* **EXERCISE OBJECTIVE**:
Would you print all of the entries word for word?

####################

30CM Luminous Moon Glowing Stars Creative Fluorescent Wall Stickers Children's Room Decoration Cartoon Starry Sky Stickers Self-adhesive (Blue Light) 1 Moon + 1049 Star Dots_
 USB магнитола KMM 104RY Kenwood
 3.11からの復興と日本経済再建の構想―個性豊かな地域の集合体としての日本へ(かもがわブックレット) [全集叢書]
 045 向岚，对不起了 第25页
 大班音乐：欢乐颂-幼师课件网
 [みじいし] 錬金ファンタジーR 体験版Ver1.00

####################

* **TASK ANSWER**:
30CM Luminous Moon Glowing Stars Creative Fluorescent Wall Stickers Children's Room Decoration Cartoon Starry Sky Stickers Self-adhesive (Blue Light) 1 Moon + 1049 Star Dots_
 USB магнитола KMM 104RY Kenwood
 3.11からの復興と日本経済再建の構想―個性豊かな地域の集合体としての日本へ(かもがわブックレット) [全集叢書]
 045 向岚，对不起了 第25页
 大班音乐：欢乐颂-幼师课件网
 [みじいし] 錬金ファンタジーR 体験版Ver1.00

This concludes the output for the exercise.